2. **Improved Local Feature Descriptor Learning Strategy**: Based on the Optimal Brain Damage (OBD) theory, optimize the network structure through pruning techniques and improve the quality of feature descriptors.
3. **Experimental Verification**: Conducted a large number of experiments on the UBC patch data set, proving the effectiveness and superiority of the proposed method.
### Method Overview
- **Siamese Architecture**: Consists of two identical sub - networks and a loss module. The input is a pair of images and their labels, and the output is scalar energy.
- **Contrastive Loss Function**: Used to train the network, minimizing the distance between matching pairs and maximizing the distance between non - matching pairs.
\[
L(N)=\frac{1}{2}\left(y^{(i)}\left\|f\left(x_{1}^{(i)}\right)-f\left(x_{2}^{(i)}\right)\right\|^{2}+(1 - y^{(i)})\max\left(0,m-\left\|f\left(x_{1}^{(i)}\right)-f\left(x_{2}^{(i)}\right)\right\|\right)^{2}\right)
\]
where \(f\left(x_{1}^{(i)}\right)\) and \(f\left(x_{2}^{(i)}\right)\) are the feature descriptors of the \(i\) - th pair of images respectively, \(y^{(i)}\) is a binary label indicating whether the pair of images match, and \(m\) is a margin parameter.
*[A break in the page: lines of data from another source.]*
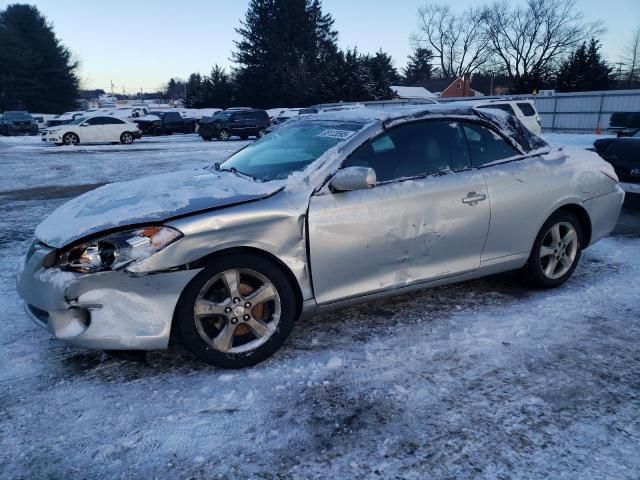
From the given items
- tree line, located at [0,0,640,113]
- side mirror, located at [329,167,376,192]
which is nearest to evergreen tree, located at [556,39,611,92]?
tree line, located at [0,0,640,113]

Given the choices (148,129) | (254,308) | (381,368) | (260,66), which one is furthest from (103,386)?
(260,66)

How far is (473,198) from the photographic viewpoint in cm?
384

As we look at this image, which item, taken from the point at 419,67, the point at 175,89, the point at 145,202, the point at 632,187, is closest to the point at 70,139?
the point at 632,187

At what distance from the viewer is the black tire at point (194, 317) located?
301cm

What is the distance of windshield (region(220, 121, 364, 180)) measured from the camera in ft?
12.1

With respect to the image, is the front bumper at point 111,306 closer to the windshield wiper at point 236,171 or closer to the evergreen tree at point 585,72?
the windshield wiper at point 236,171

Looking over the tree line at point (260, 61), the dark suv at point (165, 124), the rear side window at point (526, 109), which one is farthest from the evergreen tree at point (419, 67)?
the rear side window at point (526, 109)

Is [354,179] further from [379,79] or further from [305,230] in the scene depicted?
[379,79]

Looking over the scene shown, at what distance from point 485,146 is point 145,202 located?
8.42ft

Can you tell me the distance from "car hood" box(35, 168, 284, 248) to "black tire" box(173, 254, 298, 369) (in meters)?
0.37

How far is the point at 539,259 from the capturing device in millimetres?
4312

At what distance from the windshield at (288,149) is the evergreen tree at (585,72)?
43873 mm

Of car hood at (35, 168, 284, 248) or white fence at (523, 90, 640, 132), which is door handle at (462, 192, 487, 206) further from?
white fence at (523, 90, 640, 132)

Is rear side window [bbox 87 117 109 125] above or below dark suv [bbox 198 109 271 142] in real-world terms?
above
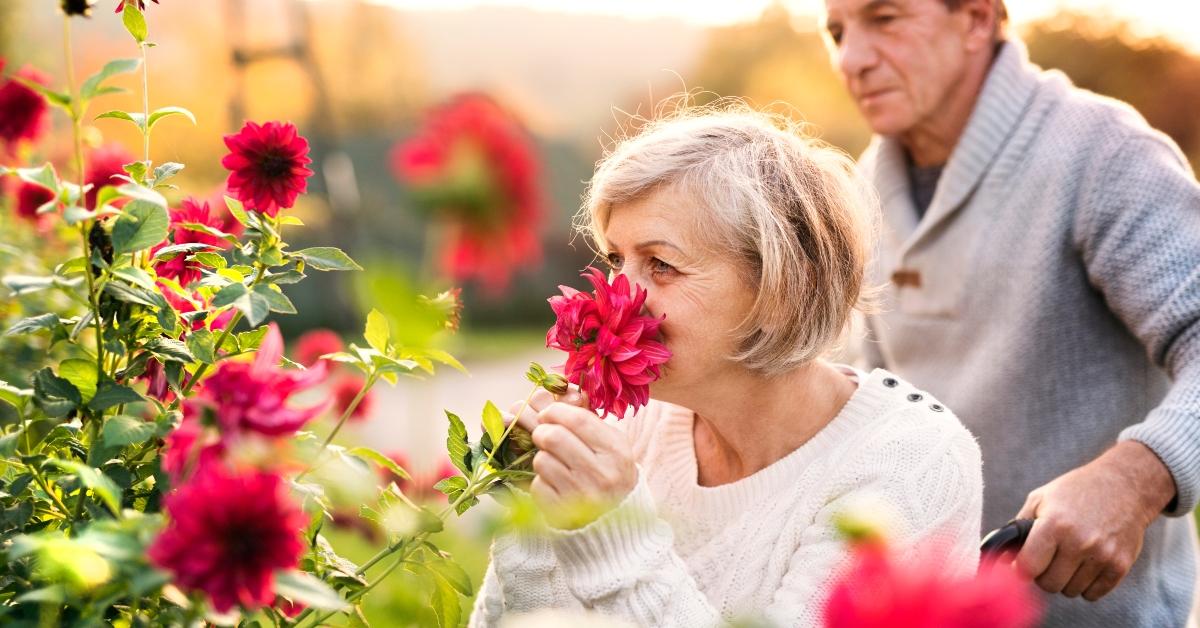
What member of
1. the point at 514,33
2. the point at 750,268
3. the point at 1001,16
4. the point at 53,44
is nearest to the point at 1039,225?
the point at 1001,16

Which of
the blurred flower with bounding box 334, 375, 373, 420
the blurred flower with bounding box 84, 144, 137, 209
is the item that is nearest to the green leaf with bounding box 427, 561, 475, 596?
the blurred flower with bounding box 84, 144, 137, 209

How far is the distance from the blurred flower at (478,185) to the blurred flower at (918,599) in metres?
0.29

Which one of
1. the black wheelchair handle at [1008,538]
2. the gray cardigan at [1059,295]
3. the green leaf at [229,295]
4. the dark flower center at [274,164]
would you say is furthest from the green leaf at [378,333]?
the gray cardigan at [1059,295]

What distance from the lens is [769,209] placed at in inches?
77.8

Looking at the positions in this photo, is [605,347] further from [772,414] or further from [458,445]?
[772,414]

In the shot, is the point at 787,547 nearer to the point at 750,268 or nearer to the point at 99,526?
the point at 750,268

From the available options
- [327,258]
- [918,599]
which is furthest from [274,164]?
[918,599]

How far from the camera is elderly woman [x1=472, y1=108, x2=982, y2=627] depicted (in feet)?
5.90

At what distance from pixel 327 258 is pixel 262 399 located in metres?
0.54

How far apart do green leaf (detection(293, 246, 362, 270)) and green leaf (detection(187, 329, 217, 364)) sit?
0.52ft

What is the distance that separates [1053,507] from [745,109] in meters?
0.98

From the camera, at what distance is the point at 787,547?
79.0 inches

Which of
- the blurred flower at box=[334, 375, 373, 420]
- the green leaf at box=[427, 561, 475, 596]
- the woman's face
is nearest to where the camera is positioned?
the green leaf at box=[427, 561, 475, 596]

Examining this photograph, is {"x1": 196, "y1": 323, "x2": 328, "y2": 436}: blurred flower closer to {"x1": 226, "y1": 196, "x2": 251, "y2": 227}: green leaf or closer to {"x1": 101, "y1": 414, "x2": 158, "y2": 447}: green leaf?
{"x1": 101, "y1": 414, "x2": 158, "y2": 447}: green leaf
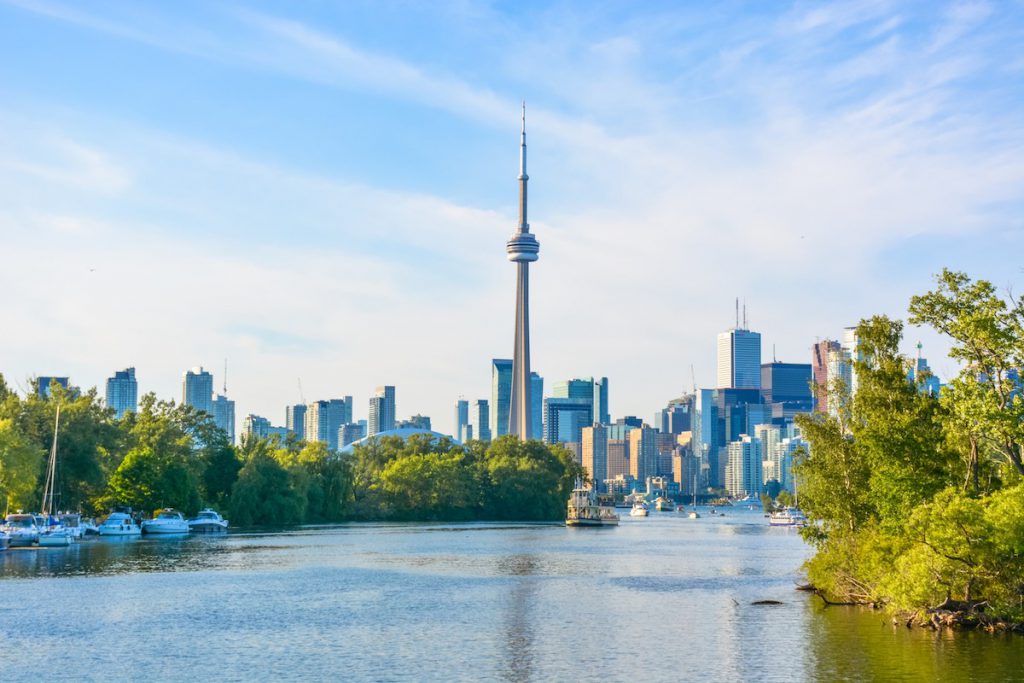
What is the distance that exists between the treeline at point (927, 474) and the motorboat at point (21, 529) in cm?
7793

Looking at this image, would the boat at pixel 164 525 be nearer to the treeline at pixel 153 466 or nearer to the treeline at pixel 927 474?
the treeline at pixel 153 466

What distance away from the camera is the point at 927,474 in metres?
58.5

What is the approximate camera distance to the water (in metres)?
46.5

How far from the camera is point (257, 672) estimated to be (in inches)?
1816

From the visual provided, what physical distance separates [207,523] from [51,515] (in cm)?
2576

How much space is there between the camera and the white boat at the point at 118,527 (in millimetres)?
139125

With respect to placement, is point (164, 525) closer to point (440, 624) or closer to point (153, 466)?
point (153, 466)

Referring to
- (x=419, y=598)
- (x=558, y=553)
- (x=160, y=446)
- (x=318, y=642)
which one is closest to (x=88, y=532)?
(x=160, y=446)

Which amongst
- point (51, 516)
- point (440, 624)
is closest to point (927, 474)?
point (440, 624)

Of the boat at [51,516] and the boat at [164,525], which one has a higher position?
the boat at [51,516]

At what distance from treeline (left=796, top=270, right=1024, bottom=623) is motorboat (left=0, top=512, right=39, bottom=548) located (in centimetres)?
7793

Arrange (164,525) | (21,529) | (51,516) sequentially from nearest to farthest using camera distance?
(21,529)
(51,516)
(164,525)

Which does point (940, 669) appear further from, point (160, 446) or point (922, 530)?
point (160, 446)

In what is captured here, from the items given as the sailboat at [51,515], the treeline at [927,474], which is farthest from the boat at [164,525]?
the treeline at [927,474]
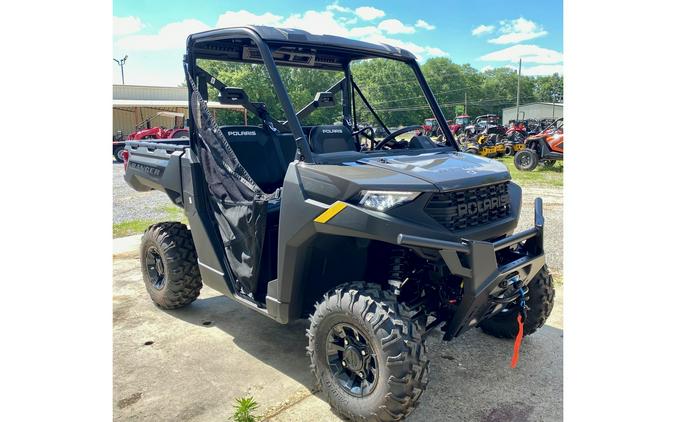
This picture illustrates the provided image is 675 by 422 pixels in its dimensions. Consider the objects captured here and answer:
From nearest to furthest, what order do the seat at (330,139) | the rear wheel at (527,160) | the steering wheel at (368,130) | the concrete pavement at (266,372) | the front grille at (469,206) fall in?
the front grille at (469,206), the concrete pavement at (266,372), the seat at (330,139), the steering wheel at (368,130), the rear wheel at (527,160)

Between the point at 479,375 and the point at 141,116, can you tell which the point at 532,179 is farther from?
the point at 141,116

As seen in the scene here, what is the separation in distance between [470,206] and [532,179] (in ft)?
35.7

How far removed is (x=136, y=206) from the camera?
991cm

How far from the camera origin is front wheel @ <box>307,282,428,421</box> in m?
2.42

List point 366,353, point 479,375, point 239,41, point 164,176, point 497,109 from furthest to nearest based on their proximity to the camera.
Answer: point 497,109, point 164,176, point 239,41, point 479,375, point 366,353

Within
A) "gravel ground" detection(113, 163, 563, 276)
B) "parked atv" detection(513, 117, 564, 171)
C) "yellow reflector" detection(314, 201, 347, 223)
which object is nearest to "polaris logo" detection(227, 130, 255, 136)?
"yellow reflector" detection(314, 201, 347, 223)

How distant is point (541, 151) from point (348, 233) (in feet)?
41.7

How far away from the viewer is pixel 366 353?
102 inches

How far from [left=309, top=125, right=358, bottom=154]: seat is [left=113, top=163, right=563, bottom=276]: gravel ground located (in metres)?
2.92

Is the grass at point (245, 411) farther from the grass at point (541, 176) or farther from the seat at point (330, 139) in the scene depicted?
the grass at point (541, 176)

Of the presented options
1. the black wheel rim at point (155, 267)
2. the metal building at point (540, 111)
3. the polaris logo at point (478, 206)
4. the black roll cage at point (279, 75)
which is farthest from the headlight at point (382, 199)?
the metal building at point (540, 111)

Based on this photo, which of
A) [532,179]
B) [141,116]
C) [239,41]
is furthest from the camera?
[141,116]

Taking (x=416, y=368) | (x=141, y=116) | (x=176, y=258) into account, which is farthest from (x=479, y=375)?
(x=141, y=116)

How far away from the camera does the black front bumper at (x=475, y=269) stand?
7.82 feet
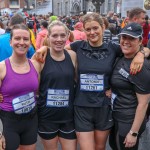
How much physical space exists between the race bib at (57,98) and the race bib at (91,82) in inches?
7.2

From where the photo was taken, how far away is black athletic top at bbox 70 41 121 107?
2.84 metres

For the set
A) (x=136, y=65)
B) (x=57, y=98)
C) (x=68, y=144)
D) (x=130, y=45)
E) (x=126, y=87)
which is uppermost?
(x=130, y=45)

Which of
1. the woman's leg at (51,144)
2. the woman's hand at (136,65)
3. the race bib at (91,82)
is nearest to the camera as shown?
the woman's hand at (136,65)

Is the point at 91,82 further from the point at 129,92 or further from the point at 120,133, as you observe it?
the point at 120,133

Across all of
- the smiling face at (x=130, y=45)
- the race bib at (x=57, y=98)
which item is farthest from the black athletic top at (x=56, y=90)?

- **Adaptive Pruning**: Calculate the activation frequency of neurons, and gradually remove those neurons whose activation frequency is less than 1% and their connections until the network converges.
### Experimental Results
Experimental results show that the network after adaptive pruning not only has a more compact structure but also has better performance on the patch - matching task than the original network. Specifically:
- **MatchNet Model**: The error rate on the UBC data set is reduced from 9.79% to 9.17%, and the number of network parameters is significantly reduced.
- **Network Compression Rate**: The number of neurons in the fully - connected layers is reduced by 6.4%, 37.1% and 31.9% respectively.
In conclusion, this paper proposes an effective method to optimize the learning process of local feature descriptors, which not only improves the performance of the model but also makes the network structure more compact, suitable for application in resource - constrained environments.